# Supervised Topic Classification 

## Version 1.0
(see **warning** below)

Supervised Topic classification using the BBC News Kaggle dataset.

See data source here https://www.kaggle.com/pariza/bbc-news-summary 

Last accessed on 2022-Mar-12.

**Warning** 
This is a notebook created for my own learning. So it will be rough, and likely full of mistakes. I will try to keep some of the more interesting mistakes, or poor judgement, or bad choices, in so they can be used as learning points for myself and others. So over time I might split this notebook out into different versions just so there is not too much scrolling to the most up to date version "correct" code implementation.
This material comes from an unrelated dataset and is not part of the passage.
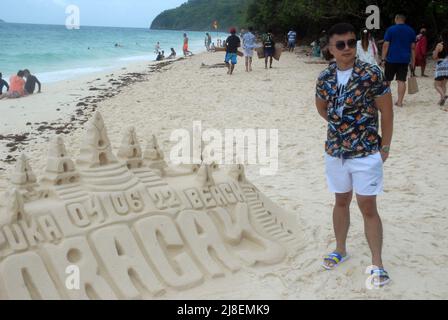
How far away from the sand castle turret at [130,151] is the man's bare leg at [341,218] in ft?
5.68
At the end of each version, I'll create a "To do!" to help bookmark the end of the current version and describe how I'll try and improve it. 


### What is this Notebook?

This Notebook has been created as a personal learning exercise.

It focuses on using basic NLP tools to carry out topic 
classifcation (and maybe topic modelling)
with a labelled dataset of BBC news articles. 


In [1]:
import numpy as np
import pandas as pd 

In [2]:
""" 
Raw data is .gitignore 'd. 
It is available from the source at the beginning of this notebook.
"""
import glob
files = glob.glob('data/News Articles/**/*.txt',
                  recursive=True)

### The Data
Each file is a .txt.

We can generate our labelled column for the dataset by using the name of the 
parent folder of each .txt file.

Then we'll build up a pandas DataFrame. 


In [3]:
labels,fileNames = zip(*[s.split('/')[2:] for s in files])
corpus = pd.DataFrame(data = {
    "filePath":files, "label":labels, "fileName":fileNames})

In [4]:
# Open and read each file, save to list, and append to the
# corpus pd.DataFrame
text = []
for name in files:
    with open(name,"r",encoding="unicode_escape") as f:
        text.append(f.read())
corpus['text'] = text

### Unicode Nightmares

Regarding the "unicode_escape" keyword...
There seem to be some mixed unicode standards in the raw BBC 
news articles. I've been a bit lazy and just used this to
avoid errors.

However this might come back to bite me when I tokenize 
my text and see dodgy looking tokens...

There is the question, did I need to bother with this? 
Would sklearn have handled it?

## Category (label) to numbers

While our labelled dataset category is nice, most ML processes prefers numbers. There are a few ways we could create a number equivalent value for the `corpus['label']` column. Remember, this is just the label column we used for our supervised model. We're not editing a feature.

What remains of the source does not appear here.